> **ACTIVITY**
An exact transcription is needed of the lines below from the one with "Cotton Bolls Cotton Time In Dixie" through the one with "20 novembre : Pour", with no other lines and no pictures.

> **DATASET ENTRIES**
--- START ---

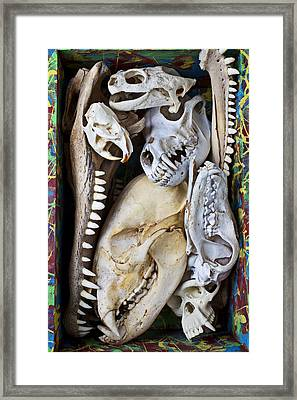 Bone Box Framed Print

--- END ---
--- START ---

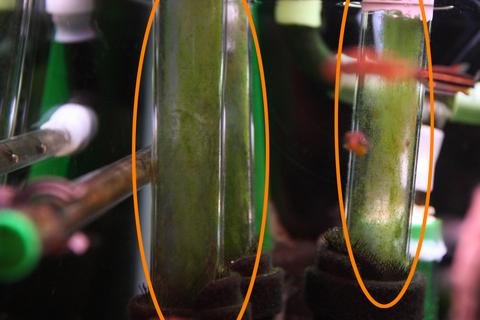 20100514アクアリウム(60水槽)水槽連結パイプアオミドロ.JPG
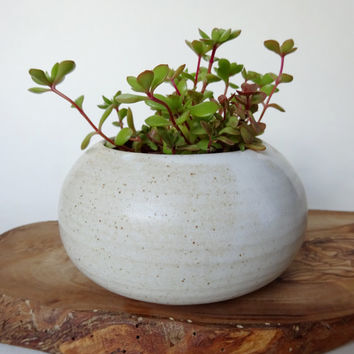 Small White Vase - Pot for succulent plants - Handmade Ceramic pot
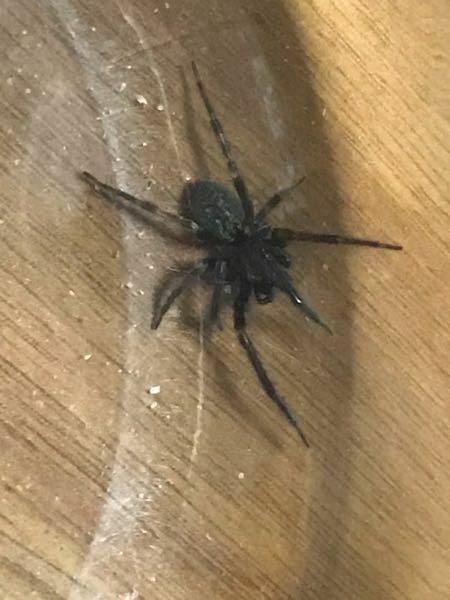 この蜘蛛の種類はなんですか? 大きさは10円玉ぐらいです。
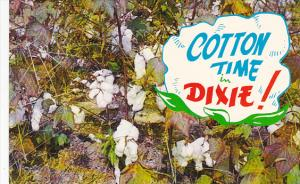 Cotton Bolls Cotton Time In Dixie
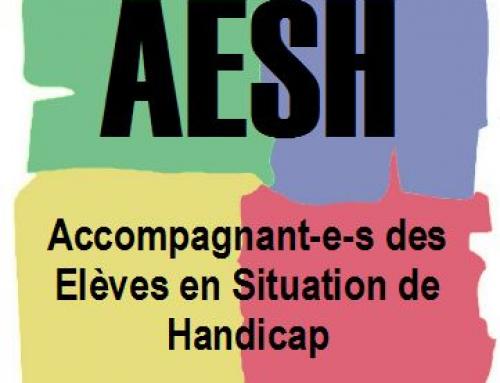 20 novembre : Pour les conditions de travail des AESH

--- END ---

> **RESPONSE**
 Cotton Bolls Cotton Time In Dixie
 20 novembre : Pour les conditions de travail des AESH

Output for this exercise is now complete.